Ester let out a belt of laughter that sounded more like a tormented ghostly wail than an expression of joy and levity. “Of course I wish to see the chimera laid to rest but I would hardly call such a desire any great secret,” said Ester after her laughter had quieted enough to get proper words past her lips.
“More than the destruction of the chimera I would say you long to sit and reign over Viros as rightful sovereign,” Moses said with a probing quality that tried to entice his sister’s power hungry appetites.
Ester’s face softened and she let her wicked laughter die down but still kept a playful quality about herself. “But that is a desire that all Redmoon’s share,” Ester started but stopped abruptly as she seemed to access the full weight of the words only after she had spoken them. “Again I do not feel it could really be called a secret,” Ester said with a peculiar measure of lamentation in her speech.
The strange tone of his sisters voice as she spoke of the intended destiny of the Redmoon’s was all that Moses needed to decipher the mystery behind his sisters more than unusual melancholy. “Ah, so that is it? Our suddenly estranged brother is what has gotten you so withdrawn?” asked Moses.
“That harpy form Lighthouse Bay has her talons dug deep into Noah. He is making himself a fool over her,” Ester said with jealous venom on her tongue.
“Noah knows what family means. He had had his past indiscretions and such but he always comes back to us. We three are all that matter.

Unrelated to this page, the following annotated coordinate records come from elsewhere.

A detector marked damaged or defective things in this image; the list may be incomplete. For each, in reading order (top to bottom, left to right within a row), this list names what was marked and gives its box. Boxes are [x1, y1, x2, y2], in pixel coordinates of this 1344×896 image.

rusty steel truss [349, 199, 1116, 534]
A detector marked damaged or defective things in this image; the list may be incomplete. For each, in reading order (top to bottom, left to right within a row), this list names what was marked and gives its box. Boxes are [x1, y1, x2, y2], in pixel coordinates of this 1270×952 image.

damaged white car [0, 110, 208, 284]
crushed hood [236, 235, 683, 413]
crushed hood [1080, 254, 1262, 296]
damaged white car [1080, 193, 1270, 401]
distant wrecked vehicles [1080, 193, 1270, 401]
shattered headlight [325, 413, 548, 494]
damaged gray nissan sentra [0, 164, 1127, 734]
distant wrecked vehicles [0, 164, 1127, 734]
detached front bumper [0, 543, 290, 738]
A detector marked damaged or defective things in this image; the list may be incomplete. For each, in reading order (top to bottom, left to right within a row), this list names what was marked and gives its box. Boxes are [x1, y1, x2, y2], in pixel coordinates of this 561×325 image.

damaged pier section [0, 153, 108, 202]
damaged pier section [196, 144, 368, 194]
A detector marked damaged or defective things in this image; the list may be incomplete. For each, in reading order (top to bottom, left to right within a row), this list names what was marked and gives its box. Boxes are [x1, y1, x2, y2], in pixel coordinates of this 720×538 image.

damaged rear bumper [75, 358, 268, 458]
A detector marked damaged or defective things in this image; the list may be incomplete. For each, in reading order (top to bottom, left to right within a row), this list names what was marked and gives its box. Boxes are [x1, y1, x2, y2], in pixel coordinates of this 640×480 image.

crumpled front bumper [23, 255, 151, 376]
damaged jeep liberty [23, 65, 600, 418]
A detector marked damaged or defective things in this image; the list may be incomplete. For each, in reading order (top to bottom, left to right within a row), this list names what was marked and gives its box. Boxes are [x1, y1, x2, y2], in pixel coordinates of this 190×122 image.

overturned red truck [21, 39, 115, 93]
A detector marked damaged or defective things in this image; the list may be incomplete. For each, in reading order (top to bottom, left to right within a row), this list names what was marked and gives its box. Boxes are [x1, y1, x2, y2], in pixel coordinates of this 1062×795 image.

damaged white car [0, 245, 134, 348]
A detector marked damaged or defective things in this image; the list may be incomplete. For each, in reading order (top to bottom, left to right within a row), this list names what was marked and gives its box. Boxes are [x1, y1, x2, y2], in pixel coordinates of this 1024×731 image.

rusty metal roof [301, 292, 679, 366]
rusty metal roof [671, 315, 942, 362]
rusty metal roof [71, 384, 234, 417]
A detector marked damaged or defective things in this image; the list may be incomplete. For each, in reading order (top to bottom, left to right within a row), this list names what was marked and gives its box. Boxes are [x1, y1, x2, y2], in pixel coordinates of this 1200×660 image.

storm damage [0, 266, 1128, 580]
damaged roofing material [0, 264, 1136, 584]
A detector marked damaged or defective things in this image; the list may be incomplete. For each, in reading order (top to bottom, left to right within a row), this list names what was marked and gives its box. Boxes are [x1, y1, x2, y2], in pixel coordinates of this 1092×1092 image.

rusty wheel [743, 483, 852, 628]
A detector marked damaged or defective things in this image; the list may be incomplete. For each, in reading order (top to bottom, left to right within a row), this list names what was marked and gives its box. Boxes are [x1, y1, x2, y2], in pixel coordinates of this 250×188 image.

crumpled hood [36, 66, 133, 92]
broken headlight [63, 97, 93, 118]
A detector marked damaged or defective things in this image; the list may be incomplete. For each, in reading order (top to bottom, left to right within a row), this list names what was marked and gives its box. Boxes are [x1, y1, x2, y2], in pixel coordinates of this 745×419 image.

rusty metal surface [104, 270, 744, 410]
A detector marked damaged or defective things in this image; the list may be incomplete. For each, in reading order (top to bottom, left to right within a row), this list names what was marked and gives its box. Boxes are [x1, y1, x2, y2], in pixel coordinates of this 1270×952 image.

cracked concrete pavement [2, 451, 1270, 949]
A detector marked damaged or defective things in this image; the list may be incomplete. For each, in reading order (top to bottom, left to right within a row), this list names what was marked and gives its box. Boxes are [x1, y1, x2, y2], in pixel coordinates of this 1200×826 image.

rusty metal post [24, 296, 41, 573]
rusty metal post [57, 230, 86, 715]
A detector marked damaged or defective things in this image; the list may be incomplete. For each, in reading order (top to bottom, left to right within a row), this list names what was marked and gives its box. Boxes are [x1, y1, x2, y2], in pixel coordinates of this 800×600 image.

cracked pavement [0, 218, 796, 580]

Always has been that way and always will,” Moses said with a far reaching confidence.
“I wish I could share your assured confidence,” Ester said as she fished her second cup of red wine.
“Saria Guidman can not give Noah what he needs. He will stray but he will come back to us in his own time,” Moses said but noted his words falling on deaf ears.
“Suddenly all thoughts of our little wayward brother are the farthest thing from mind,” said Ester as she looked out the coach window at the outline of Lighthouse Bay’s seal wall forming in the distance.
Moses Redmoon was swept into the vision that had similarly enraptured his sister. The pair had seen every seal wall of each of Argaia’s great cities more times than they could count. The grandeur of the towering monoliths had long since lost its potency and mystique. What had dumbstruck both the age old Virosborn siblings was not the seal wall itself but the catastrophic breach in the wall. The gap in the sky high protective barrier could be seen for leagues.
“I think perhaps the Father Abbot might have underestimated the volume of work that will be needed to make the seal wall whole once more. I wonder if we brought enough able bodies.” Ester mused.
“That is indeed a question on my mind but by no means the greatest one I have,” said Moses.
“What puzzles you now?” responded Ester quizzically.
“Back at the Grand Abby, they said it was a storm that was responsible for this destruction. Farfetched as it sounded, at the time I might have believed it. Now that I have seen the damage for myself, I can not fathom any force of nature that could be reasonable for this,” Moses responded warily.
“So what do you think could have done this?” Ester asked with eager anticipation of an answer to the mystery she was also contemplating.
“That my dear sister, is the question,” said Moses while he used every spare measure of his considerable volumes of courage to conceal the lucking fear he felt in his bones.